We’ve been on the threshold of an abundance of mass creation of AI generated content, both human and machine generated. As discussed last month, it’s now called ‘AI Slop’ with increasing frequency in the media. It’s something we’ve been ‘on the verge’ of for some time now, with concern about AI generated ‘deepfakes’ to existential questions on ‘What is a Photo’, to coming waves of both ‘Synthetic Data’ now generating torrents of ‘Synthetic Content'. OpenAI signing up over a million users in a day with users generating ‘Ghibli’ style images recently was a vivid case in point.
Not to mention increasing use of ‘Digital Twins’ for both enterprise and consumer use. And the increasing generation of ‘machine to machine’ (m2m) content for ultimate mainstream consumption. Turbo charged by AI Agents soon, no less.
This issue has come to the forefront again with Google unveiling its answer to OpenAI’s text to video AI Sora models with Veo 3 at last week’s Google I/O conference which had over two hundred mentions of ‘Gemini AI’ both as one phrase and two words. It’s new trick is the ability to generate realistic audio and dialogue to AI generated video. So far the text to video had been like ‘silent films’ of yore. With rising concerns about the implications for Hollywood.
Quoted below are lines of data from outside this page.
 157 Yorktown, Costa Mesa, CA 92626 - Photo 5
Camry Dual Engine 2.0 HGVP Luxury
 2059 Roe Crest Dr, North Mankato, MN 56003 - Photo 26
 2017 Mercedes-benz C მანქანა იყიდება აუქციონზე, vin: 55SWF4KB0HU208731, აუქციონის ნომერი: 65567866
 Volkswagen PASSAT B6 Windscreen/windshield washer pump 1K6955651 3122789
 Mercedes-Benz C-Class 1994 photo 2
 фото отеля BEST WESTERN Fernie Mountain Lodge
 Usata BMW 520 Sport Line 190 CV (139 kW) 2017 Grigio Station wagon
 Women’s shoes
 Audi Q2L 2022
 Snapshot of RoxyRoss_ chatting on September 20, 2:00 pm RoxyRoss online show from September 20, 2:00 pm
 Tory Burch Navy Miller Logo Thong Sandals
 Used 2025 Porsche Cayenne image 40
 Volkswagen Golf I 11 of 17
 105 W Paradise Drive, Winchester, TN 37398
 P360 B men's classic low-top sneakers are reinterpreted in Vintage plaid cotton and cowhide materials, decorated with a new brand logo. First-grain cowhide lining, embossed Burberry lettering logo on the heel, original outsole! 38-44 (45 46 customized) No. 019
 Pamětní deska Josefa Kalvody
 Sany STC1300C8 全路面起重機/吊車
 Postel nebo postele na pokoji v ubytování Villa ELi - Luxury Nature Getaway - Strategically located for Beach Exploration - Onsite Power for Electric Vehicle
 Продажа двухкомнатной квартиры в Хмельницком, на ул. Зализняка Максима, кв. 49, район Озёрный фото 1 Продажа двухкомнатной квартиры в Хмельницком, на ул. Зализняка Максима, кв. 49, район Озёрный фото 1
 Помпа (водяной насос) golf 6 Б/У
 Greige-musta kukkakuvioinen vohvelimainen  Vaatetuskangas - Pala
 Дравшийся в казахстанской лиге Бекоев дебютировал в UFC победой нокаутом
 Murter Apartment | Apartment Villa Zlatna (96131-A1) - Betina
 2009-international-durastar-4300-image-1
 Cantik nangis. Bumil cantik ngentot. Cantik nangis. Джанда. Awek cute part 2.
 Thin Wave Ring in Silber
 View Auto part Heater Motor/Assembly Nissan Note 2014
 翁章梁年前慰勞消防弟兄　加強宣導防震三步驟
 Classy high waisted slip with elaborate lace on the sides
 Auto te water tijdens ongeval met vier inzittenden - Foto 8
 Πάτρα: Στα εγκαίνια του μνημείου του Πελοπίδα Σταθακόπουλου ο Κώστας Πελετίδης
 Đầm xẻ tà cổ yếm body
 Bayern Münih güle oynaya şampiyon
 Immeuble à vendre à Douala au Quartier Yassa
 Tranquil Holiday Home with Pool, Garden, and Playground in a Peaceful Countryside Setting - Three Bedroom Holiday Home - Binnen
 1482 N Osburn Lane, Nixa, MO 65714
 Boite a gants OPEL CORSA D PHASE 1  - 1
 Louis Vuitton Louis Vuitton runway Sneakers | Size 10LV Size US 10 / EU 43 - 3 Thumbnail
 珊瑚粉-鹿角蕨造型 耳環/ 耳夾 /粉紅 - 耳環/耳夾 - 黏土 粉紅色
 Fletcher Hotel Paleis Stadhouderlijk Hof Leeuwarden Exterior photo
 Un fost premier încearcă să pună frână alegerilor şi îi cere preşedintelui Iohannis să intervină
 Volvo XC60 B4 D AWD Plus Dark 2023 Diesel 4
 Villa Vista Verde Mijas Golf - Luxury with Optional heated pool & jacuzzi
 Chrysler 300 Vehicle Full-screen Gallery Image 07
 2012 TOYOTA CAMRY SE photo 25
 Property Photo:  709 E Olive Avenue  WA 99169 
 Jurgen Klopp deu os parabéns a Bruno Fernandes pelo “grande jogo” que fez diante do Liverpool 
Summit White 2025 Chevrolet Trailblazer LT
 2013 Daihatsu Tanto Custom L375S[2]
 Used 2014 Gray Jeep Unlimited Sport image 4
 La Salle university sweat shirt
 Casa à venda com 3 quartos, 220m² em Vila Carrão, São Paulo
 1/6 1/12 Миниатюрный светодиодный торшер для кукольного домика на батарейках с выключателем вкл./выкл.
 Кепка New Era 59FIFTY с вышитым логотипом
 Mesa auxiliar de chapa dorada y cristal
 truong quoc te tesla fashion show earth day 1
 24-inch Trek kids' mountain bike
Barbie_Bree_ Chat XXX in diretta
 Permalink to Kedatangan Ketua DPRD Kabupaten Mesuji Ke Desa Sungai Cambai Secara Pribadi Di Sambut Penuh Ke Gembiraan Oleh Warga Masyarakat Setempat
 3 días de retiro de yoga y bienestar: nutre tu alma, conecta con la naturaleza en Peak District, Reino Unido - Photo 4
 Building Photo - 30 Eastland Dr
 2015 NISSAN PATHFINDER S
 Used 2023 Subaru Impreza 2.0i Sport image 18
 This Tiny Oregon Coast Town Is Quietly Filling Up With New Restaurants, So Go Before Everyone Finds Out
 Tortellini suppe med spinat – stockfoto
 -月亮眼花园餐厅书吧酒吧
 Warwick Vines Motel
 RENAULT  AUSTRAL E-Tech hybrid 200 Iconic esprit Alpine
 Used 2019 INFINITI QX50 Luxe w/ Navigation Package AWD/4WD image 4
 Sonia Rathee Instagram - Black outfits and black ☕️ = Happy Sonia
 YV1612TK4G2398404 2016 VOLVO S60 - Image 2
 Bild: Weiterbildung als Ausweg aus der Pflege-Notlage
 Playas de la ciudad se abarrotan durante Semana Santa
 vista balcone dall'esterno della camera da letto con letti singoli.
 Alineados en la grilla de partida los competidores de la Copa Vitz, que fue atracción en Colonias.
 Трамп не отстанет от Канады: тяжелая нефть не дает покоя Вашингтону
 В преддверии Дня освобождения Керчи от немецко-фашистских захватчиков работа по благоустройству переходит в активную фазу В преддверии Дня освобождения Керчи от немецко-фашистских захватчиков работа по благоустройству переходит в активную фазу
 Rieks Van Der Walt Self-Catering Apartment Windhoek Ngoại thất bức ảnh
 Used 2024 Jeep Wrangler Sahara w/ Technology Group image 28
And even though Veo 3 in a usable form is behind a hefty paywall of $250/month subscription, the internet has been flooded with examples of creative folks can do with it, both good and bad. Fortunately guardrails have blocked off the really bad stuff, but the waves of concern are rising in the media.
The Verge lays it out in “Google’s Veo 3 AI video generator is a slop monger’s dream”:
“Even at first glance, there’s something off about the body on the street. The white sheet it’s under is a little too clean, and the officers’ movements are totally devoid of purpose. “We need to clear the street,” one of them says with a firm hand gesture, though her lips don’t move. It’s AI, alright. But here’s the kicker: my prompt didn’t include any dialogue.”
Veo 3, Google’s new AI video generation model, added that line all on its own. Over the past 24 hours I’ve created a dozen clips depicting news reports, disasters, and goofy cartoon cats with convincing audio — some of which the model invented all on its own. It’s more than a little creepy and way more sophisticated than I had imagined. And while I don’t think it’s going to propel us to a misinformation doomsday just yet, Veo 3 strikes me as an absolute AI slop machine.
Journalists and online creators are having a blast through the Memorial Day weekend creating all kinds of examples, both cool and clever, AND crass and cringeworthy. Mirroring human nature as it were. Just with a new technology toy. A toy for now, a useful tool for millions soon enough.
“Google introduced Veo 3 at I/O this week, highlighting its most important new capability: generating sound to go with your AI video. “We’re entering a new era of creation,” Google’s VP of Gemini, Josh Woodward, explained in the keynote, calling it “incredibly realistic.” I wasn’t completely sold, but then, a few days later, I had Veo 3 generate a video of a news anchor announcing a fire at the Space Needle. All it took was a basic text prompt, a few minutes, and an expensive subscription to Google’s AI Ultra plan. And you know what? Woodward wasn’t exaggerating. It’s realistic as hell.”